Even though Malachi is too young to appreciate all the technological advances that aided his delivery, someday he will. Toys, telephones, and computers await him. It won’t be long until he is knee-deep in techno. All of that does not concern me, though. I am most concerned that he will get the simple message of the street preacher: That God is love and all who call upon him will be reconciled to him.
Of course all Christians can’t become street preachers. Each of us has his own audience, his own approach. What I am most concerned for is the freedom granted the preacher to claim his public venue. It is all too possible that the greatest tyranny will come from people who consider the street preacher an unsavory character, an affront to our social sensitivities. That was me until I met him.
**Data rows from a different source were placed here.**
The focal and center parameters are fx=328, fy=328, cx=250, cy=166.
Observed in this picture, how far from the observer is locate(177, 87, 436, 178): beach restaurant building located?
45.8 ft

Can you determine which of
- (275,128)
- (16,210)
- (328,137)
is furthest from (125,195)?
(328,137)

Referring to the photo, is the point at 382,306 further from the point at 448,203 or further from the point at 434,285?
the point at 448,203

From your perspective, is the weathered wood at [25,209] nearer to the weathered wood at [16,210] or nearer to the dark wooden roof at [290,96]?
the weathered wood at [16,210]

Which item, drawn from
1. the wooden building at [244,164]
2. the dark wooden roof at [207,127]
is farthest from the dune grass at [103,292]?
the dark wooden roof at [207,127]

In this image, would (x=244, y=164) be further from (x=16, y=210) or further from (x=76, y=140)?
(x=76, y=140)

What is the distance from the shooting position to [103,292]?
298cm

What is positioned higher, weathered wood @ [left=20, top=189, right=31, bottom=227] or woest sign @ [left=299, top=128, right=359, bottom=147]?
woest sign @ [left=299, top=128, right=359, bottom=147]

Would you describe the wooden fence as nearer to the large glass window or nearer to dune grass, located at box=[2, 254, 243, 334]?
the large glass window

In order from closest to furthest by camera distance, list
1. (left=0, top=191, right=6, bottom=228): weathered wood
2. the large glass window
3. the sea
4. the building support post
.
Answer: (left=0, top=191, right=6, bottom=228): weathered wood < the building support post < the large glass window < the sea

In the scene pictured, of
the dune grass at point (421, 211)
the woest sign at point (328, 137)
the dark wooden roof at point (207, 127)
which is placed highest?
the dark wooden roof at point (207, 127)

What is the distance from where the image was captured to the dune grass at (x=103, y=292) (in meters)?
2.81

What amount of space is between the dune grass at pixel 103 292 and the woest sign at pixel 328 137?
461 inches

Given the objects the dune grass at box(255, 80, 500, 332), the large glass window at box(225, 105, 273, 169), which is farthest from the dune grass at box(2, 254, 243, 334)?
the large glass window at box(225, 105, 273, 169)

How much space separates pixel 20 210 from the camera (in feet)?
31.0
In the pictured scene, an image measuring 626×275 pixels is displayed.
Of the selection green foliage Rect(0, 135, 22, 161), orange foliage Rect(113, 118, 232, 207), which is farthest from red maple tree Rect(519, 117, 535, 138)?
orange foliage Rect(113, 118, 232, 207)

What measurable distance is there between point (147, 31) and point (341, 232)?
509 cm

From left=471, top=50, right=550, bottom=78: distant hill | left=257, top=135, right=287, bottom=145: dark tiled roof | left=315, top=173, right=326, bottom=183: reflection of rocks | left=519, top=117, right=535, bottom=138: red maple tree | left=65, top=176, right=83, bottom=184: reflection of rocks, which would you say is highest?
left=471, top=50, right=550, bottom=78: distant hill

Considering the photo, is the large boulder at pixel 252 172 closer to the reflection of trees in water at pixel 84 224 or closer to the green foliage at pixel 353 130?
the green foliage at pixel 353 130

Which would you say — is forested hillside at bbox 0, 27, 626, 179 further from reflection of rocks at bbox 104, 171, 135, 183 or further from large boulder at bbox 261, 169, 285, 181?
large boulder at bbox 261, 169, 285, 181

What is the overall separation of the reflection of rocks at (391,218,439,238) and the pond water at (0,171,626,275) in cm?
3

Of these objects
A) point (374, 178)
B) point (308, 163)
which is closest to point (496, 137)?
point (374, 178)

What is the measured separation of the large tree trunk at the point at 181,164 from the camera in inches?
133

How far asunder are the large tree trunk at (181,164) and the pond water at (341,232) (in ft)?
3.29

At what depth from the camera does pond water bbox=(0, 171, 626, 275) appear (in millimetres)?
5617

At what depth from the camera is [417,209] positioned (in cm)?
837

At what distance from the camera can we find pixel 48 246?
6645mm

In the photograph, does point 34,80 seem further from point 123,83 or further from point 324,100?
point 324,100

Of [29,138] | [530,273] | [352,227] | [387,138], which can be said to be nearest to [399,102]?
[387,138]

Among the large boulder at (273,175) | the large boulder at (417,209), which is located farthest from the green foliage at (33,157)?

Let’s keep the street preacher free.
God closed out the Old Testament with words to Malachi, the street preacher. In the last chapter he instructed the people that one more street preacher would precede the coming of the Lord. “See, I will send you the prophet Elijah before the great and dreadful day of the Lord comes” (Malachi 4:5).
The day of the Lord is to be a time of reconciliation: “He will turn the hearts of the fathers to their children, and the hearts of the children to their fathers” (Malachi 4:6). That’s a message we can stand to have repeated. The day of the Lord, and every day for that matter, is a day of reconciliation born of and grounded in the reality of God’s love.
I hope my little Malachi gets to hear that message.
Don Henderson is a retired minister who lives in Emmett, Idaho.